Cindric won again on the track where he captured his first NASCAR Xfinity Series championship in November. He led 119 of 200 laps in the No. 22 Ford and was never far from the front.

Ty Gibbs, the 18-year-old who won in his first Xfinity start on the road course at Daytona last month, was second after starting 27th. Gibbs — who is the grandson of three-time Super Bowl winner Joe Gibbs and part of Joe Gibbs Racing — also won the ARCA race Friday night.

Justin Allgaier gave Cindric a hard run on the final restart, pulling to the outside for the pass, but he got too close to the wall, lost traction and Cindric was able to shoot by and win with room to spare.

Larson: Congratulations from Bubba Wallace special

Little did anyone know that Larson’s fourth-place finish last year in Phoenix would be his last race with Chip Ganassi Racing.

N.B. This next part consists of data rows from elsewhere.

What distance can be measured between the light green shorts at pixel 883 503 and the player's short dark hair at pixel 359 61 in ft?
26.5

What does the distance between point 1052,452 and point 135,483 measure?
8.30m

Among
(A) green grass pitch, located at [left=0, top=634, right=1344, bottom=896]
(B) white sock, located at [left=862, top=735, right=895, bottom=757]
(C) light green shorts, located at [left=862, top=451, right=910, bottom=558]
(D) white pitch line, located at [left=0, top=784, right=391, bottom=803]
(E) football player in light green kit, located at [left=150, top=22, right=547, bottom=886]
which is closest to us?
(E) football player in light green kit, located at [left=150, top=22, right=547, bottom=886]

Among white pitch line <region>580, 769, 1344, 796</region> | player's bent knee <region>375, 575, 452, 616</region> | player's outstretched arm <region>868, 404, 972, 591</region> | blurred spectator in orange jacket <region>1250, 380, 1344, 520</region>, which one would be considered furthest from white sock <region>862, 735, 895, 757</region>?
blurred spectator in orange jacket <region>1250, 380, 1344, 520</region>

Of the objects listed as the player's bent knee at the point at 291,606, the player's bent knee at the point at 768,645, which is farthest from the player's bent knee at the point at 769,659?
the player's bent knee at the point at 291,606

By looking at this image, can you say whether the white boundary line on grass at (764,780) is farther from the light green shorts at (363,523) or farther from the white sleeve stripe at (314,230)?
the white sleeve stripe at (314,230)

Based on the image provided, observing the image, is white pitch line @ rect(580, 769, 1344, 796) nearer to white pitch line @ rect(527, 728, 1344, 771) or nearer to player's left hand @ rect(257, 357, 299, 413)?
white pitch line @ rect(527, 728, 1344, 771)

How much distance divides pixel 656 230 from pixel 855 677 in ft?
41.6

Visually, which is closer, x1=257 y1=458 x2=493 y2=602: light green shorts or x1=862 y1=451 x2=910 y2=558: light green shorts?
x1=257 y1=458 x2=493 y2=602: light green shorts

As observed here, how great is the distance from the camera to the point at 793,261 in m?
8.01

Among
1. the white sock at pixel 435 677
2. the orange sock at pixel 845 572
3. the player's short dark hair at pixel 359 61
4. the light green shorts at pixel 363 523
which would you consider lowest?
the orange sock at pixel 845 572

The driver’s use of a racial slur while participating in an online race last April cost him his job, his reputation and his ability to attract the corporations that fund a race team. Larson wasn’t sure he’d race in NASCAR again until Rick Hendrick took a chance on a him.

Last weekend at Las Vegas Motor Speedway, Larson raced to his first NASCAR victory since he was reinstated from a nearly yearlong suspension. He was hired by Hendrick Motorsports when NASCAR said the suspension would lift at the start of this year.

Bubba Wallace, NASCAR’s only Black fulltime driver, was one of the first competitors to congratulate Larson. “It meant a lot for Bubba to come to victory lane,” Larson said. “He’s always believed in me. That was special.”

Homecoming for McDowell

Daytona 500 winner Michael McDowell will be racing close to his hometown of Glendale, Arizona, where he grew up racing karts before moving to North Carolina to pursue his NASCAR dreams.

The 36-year-old McDowell was an unlikely Daytona winner, earning his first Cup victory in his 358th start. McDowell returned to his old kart track in Glendale on Thursday, where he raced under the lights against local kids aged 7 to 16. He signed autographs and brought his Daytona 500 trophy for fans to check out.

Keep it cool

Last year’s spring race in Phoenix was a hot one, with temperatures pushing close to 90 degrees.

Today’s race should be quite a bit cooler, with a high around 70.